▸ **AUFGABENSTELLUNG 1**
Entnimm die Zeilen, die unten auf den Bericht über den Krieg in Daraa folgen, und gib sie alle wortgetreu wieder. Lass dabei die Bilder weg.

▸ **TEXTABSCHNITT**
-------

Nour Alzoubie war 13 Jahre alt, als der Krieg in Syrien ausbrach. Das Mädchen, das bis dahin davon geträumt hatte, eine Prinzessin zu sein, musste mit ihrer Familie in den Kellern ihrer Nachbarn Schutz suchen. (Fotos: Sami Omar)
In den ersten Monaten des Krieges konnten wir in meiner kleinen Heimatstadt Daraa unser normales Leben weiter führen. Doch eines Tages, im Herbst 2011, hörten wir auf der Straße vor unserem Haus jemanden mit lauter Stimme brüllen. In diesem Augenblick änderte sich unser Leben radikal. Die Stimme brüllte: Verlasst Eure Häuser! Wir werden bombardiert!
Meine Mutter wusste sofort, was das bedeutete. Sie schrie uns Kinder an: „Geht nach unten! Schnell!“ Die Flugzeuge waren bereits auf dem Weg zu uns. Ich erinnere mich nicht daran, was ich fühlte. Ich weiß, dass ich nach meinen kleinen Geschwistern griff, ich wollte mich um sie kümmern. Aber meine Mutter drängte mich, weiterzugehen. Ich war selbst erst 13.
Ich wollte sehen, wie es meinem Land ging. Aber ich konnte nicht sehen, ob es schlief oder gestorben war.
Bald hörten wir die Geräusche der Bomben und beteten zu Gott, er möge unser Haus schützen. In der Nacht waren die Geräusche der Bomben dann nicht mehr zu hören. Meine Mutter rannte hochin die Küche, um für das Baby etwas zu essen zu machen. Meine Mutter hatte schon länger keine Milch mehr in ihrem Körper. Währenddessen lief ich auf unsere Terrasse.
Ich wollte sehen, wie es unserem Land ging. Aber ich konnte nicht sehen, ob es schlief oder gestorben war. In meinen Augen waren Tränen. Meine Augen weinten, aber mein Herz war starr. Und ich spürte Glück in mir. Ich war glücklich, dass wir lebten. Ich schaute in den Himmel, schloss meine Augen und betete zu Gott, er möge uns helfen. In diese Stille schoss die schreiende Stimme meiner Mutter: „Nour, komm her! Bitte schmerze mein Herz nicht! Es hat genug Schmerz, wir brauchen deine Abenteuer nicht!“
Der Strom wurde bei uns sehr schnell nach Ausbruch des Krieges abgestellt. Deshalb konnten wir nicht telefonieren und hatten wenig Kontakt nach draußen. Nach dem ersten Bombenangriff lief meine Mutter zu unserer Nachbarin und erfuhr dort, dass die Flugzeuge Befehl hatten, uns jeden Tag zu bombardieren.
Als es Nacht wurde, legten sich die Menschen um mich herum schlafen.
Weil es in unserem Haus keinen Keller gab, mussten wir bei unseren Nachbarn im Keller Schutz suchen. Meine Mutter packte ein paar Sachen für uns und sagte: „Zieht Euch an, wir gehen zur Nachbarin!“ Ich erinnere mich, dass es 16 Uhr war, als wir unser Haus verließen.

-------

▸ **GEGEBENE ZEILEN**
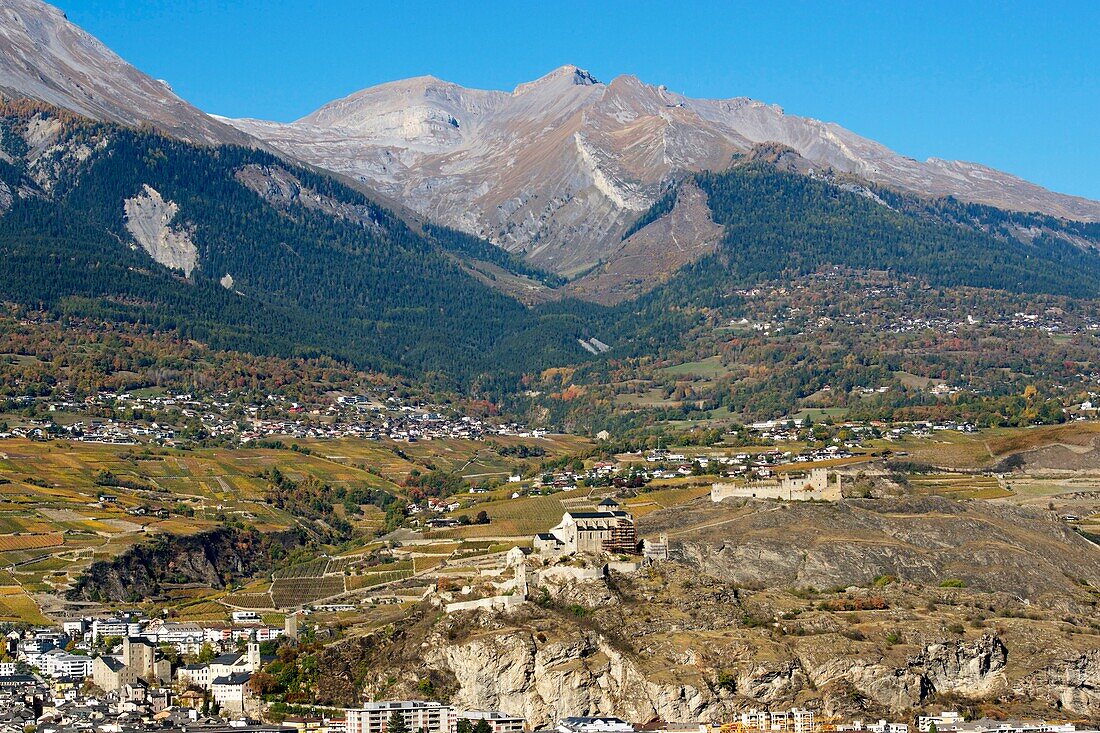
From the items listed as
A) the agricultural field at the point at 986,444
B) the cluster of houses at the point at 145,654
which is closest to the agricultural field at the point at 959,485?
the agricultural field at the point at 986,444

-------

▸ **AUFGABENSTELLUNG 2**
Führe den Bericht über den Krieg in Daraa im Anschluss an seinen letzten Satz weiter.

▸ **ERGEBNIS 1**
From the items listed as
A) the agricultural field at the point at 986,444
B) the cluster of houses at the point at 145,654
which is closest to the agricultural field at the point at 959,485?
the agricultural field at the point at 986,444

▸ **ERGEBNIS 2**
Als wir im Keller der Nachbarn ankamen, war ich überrascht zu sehen, wie viele Menschen bereits dort waren. Ich betete still vor mich hin „Oh, mein Gott, bitte hilf uns!“. Da hörten wir auch schon wieder die Flugzeuge, kurz danach fielen die Bomben. Immer mehr Menschen kamen zu uns in den Keller. Einige Männer verließen den Keller, um Platz zu machen für die Frauen und Kinder.
Als es Nacht wurde, legten sich die Menschen um mich herum schlafen. Meine Augen blieben offen. Ich konnte noch nie an einem anderen Ort als zu Hause schlafen. Ich betete und vielleicht bin ich kurz eingeschlafen, aber in meiner Erinnerung war ich die ganze Nacht über wach. Um sieben Uhr morgens weckte ich meine Mutter. Es waren keine Flugzeuge mehr zu hören. „Mama, bitte steh auf! Ich kann nicht mehr! Ich möchte nach Hause, in mein Bett! Bitte!“ Ich redete so lange auf sie ein, bis wir schließlich in unser Haus gingen und ich endlich in meinem Bett einschlafen konnte.
Wenig später wurde ich wieder geweckt. „Nour, steh auf! Lauf runter, schnell!“ Die Flugzeuge waren wieder da. Aber ich konnte mich nicht bewegen. Während ich diese Zeilen schreibe, bin ich in Gedanken wieder in Daraa. Ein Flugzeug fliegt über unserem Haus, ich zucke zusammen und spüre die schwere Müdigkeit. Aber ich sitze in Bochum an meinem Fenster. Ich lache und eine Träne läuft über mein Gesicht.
„Komm jetzt, Nour!“ Meine Mutter schimpft laut mit mir. „Nur wegen Dir sind wir hier! Die Tochter des Königs kann nicht im Keller schlafen…! Komm jetzt nach unten!“ Am Nachmittag ist der Himmel wieder ruhig.
Ich helfe meiner Mutter, unsere Kleidung zu packen und Essen vorzubereiten. Dann laufe ich kurz auf die Terrasse. Ich möchte die Luft meines Landes atmen. Die Sonne hat die Luft gewärmt. Dann schlägt ein Donnern über meinen Kopf. Ich spüre meine Füße nicht mehr. Sind wir getroffen worden? Ich laufe zu meiner Mutter, um Schutz zu finden. Eine Bombe hat ein Haus in der Nähe getroffen. Wir packen unsere Koffer und verbringen von da an zwei Monate im Keller unserer Nachbarn.
Menschen starben, Häuser wurden zerstört. Keine Schulen mehr. Keine Lebensmittel… Wir versuchten, nach Jordanien zu fliehen. Beim dritten Versuch, das war 2012, kamen wir erfolgreich dort an. Gott sei Dank.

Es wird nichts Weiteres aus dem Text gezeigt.